The trouble with resolutions, though, was that they could not always be put into effect. The opportunity to leave had never arisen.
He had presented his note from Ward to Syrový in Ekaterinburg. After reading the note with his one good eye, Syrový had granted Paul an interview on the strength of Paul’s being present in Omsk during the coup and privy to the subsequent meeting between Kolchak and Ward.

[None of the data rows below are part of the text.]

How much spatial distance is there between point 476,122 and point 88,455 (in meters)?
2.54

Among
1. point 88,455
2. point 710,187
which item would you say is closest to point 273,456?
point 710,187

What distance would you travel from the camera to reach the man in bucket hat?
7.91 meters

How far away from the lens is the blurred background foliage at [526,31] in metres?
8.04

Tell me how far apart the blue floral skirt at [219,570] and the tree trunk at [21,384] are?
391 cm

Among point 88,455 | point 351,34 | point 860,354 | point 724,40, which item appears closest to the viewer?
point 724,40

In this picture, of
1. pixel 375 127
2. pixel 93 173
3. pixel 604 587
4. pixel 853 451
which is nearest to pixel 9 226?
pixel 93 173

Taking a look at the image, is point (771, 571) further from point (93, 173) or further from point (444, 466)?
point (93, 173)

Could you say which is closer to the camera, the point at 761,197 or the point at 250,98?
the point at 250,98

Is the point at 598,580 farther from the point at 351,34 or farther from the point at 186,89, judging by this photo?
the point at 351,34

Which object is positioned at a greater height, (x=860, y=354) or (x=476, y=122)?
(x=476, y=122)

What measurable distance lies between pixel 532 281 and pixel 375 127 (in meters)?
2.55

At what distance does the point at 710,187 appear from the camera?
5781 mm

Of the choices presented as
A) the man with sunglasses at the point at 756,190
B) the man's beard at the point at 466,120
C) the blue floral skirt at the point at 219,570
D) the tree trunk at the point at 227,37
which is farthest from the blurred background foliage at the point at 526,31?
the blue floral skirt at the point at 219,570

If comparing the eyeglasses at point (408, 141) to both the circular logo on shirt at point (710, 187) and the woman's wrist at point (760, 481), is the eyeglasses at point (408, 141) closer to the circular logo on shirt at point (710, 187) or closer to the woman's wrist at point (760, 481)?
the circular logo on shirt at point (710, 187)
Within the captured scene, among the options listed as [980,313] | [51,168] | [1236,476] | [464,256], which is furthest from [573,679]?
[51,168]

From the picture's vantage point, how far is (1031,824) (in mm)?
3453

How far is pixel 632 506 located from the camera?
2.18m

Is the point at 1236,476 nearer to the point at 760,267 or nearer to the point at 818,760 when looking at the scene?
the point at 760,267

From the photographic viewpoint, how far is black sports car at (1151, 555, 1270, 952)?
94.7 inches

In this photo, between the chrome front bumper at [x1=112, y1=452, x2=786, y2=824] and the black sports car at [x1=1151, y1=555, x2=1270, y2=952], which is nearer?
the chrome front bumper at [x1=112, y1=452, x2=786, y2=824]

Ripples from the coup had already passed through Ekaterinburg. The day after Kolchak’s assumption of power in Omsk, White officers in the town had stormed the Palais Royale Hotel where the party leader, Chernov, and other SRs were based. A member of the Constituent Assembly had been killed and Chernov and other leading SRs taken prisoner. Only the timely arrival of a Czech unit saved them from summary execution. The Czechoslovak National Council intervened and ensured that all prisoners and any other endangered SRs were transferred to Ufa, where remnants of Komuch still resisted, rather than to Omsk. But it did little good. At the end of the month Kolchak issued ‘Order 56’, suppressing the remnants of Komuch and had any remaining members of the administration and other leading SRs arrested and transferred to Omsk. Chernov managed to escape but few others did.